The Junior Canadiens arrived late for the first scheduled match in the best-of-seven final series. Ottawa's coach Sam Pollock stated that the CAHA advised the team to fly to Winnipeg, despite that flying was against team policy. The team was further delayed after the first two attempts for a charter from Winnipeg to Flin Flon both failed, and the third attempt was not available until a day later. CAHA second vice-president Gordon Juckes oversaw the playoffs and admitted that mistakes were made in planning transportation.

Pollock criticized the CAHA for scheduling games in Flin Flon, which he felt gave the Bombers an unfair advantage as opposed to playing at a neutral location. He was also critical of the hospitality and amenities in the town which upset the local community. Bombers' president Jimmy Wardle responded by saying, "Flin Flon citizens are up in arms over criticism levelled at the town and its facilities by Ottawa [Junior Canadiens] officials who do not recognize, apparently, any part of Canada west of Ottawa".

Pollock was ejected from game five for excessive vocal criticism on the on-ice officials during the second period, and later said that Flin Flon "can't win it honestly with that type of refereeing". Ernie Fedoruk wrote in the Regina Leader-Post that Pollock had "questioned the ancestry of the referees". The CAHA felt that Pollock's comments had a detrimental effect on the on-ice officials, and warned him that he would be suspended for any repeat incident.

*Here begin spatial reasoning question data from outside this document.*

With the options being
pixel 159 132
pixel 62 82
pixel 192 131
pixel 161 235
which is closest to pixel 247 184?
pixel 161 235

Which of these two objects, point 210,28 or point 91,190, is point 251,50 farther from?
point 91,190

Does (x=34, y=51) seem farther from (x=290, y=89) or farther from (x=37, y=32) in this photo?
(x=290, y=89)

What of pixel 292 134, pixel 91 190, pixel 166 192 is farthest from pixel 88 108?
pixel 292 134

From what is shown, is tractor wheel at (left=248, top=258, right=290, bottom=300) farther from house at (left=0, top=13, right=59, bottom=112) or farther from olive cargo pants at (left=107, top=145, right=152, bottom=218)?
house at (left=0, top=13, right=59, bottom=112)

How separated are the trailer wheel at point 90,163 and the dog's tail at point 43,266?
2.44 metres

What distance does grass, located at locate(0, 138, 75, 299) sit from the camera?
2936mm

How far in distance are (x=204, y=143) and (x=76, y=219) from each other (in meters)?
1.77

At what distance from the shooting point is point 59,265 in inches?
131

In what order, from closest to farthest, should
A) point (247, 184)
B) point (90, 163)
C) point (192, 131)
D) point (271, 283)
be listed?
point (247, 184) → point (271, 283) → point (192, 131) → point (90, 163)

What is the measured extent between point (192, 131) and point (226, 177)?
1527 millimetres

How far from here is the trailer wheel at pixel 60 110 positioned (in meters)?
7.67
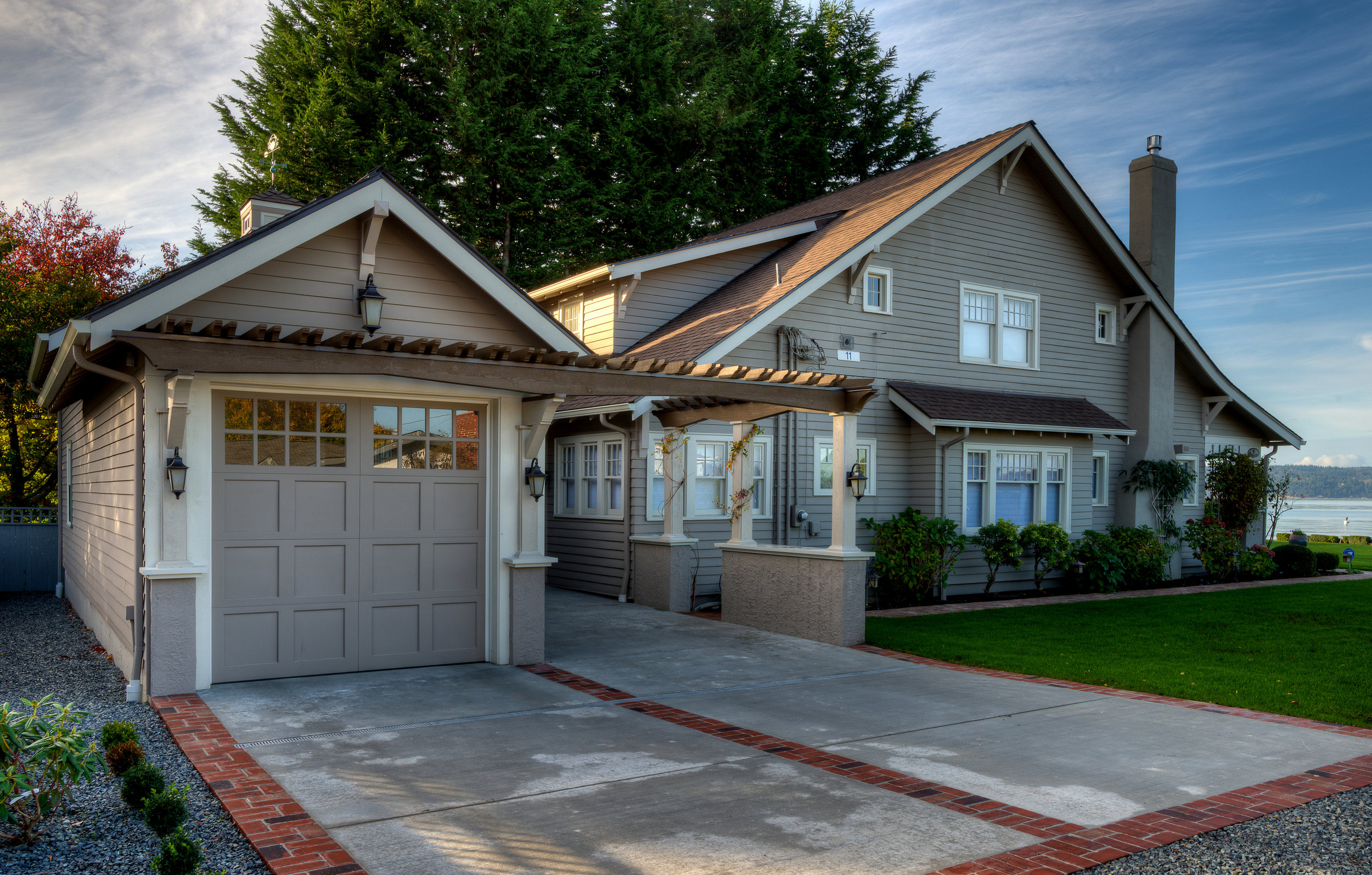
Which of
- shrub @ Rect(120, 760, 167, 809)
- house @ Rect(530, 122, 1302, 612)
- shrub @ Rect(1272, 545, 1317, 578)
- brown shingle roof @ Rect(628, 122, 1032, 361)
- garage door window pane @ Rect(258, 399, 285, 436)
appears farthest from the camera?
shrub @ Rect(1272, 545, 1317, 578)

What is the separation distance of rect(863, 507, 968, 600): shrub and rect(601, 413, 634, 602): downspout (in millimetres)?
3915

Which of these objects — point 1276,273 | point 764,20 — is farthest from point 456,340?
point 1276,273

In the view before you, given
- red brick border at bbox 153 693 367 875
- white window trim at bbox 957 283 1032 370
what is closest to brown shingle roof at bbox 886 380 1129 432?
white window trim at bbox 957 283 1032 370

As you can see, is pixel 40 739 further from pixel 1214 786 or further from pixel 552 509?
pixel 552 509

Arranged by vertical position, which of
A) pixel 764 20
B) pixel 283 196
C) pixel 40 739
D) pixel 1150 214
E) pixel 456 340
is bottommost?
pixel 40 739

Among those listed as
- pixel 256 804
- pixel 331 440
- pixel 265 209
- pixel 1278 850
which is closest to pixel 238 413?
pixel 331 440

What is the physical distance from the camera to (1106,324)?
61.5 ft

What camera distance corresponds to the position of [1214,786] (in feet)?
18.6

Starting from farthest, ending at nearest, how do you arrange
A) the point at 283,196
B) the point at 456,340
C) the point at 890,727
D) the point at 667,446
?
the point at 667,446, the point at 283,196, the point at 456,340, the point at 890,727

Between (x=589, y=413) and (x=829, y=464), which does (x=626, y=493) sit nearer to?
(x=589, y=413)

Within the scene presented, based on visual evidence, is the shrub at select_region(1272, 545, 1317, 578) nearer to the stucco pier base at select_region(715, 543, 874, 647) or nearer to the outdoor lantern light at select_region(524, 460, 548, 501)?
the stucco pier base at select_region(715, 543, 874, 647)

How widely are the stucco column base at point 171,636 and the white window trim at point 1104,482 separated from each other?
16.3m

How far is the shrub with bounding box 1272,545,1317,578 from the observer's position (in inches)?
802

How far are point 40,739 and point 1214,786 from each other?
6624 millimetres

The Bombers became the first team from Western Canada since 1948 to win the Memorial Cup, when they defeated the Junior Canadiens by a 3–2 score in the seventh game. The Bombers were welcomed at the train station in Flin Flon by an estimated 4,000 cheering fans, the Hudbay Pipe Band, the Flin Flon School Band, and the local Navy League Cadet Corps drum and bugle band.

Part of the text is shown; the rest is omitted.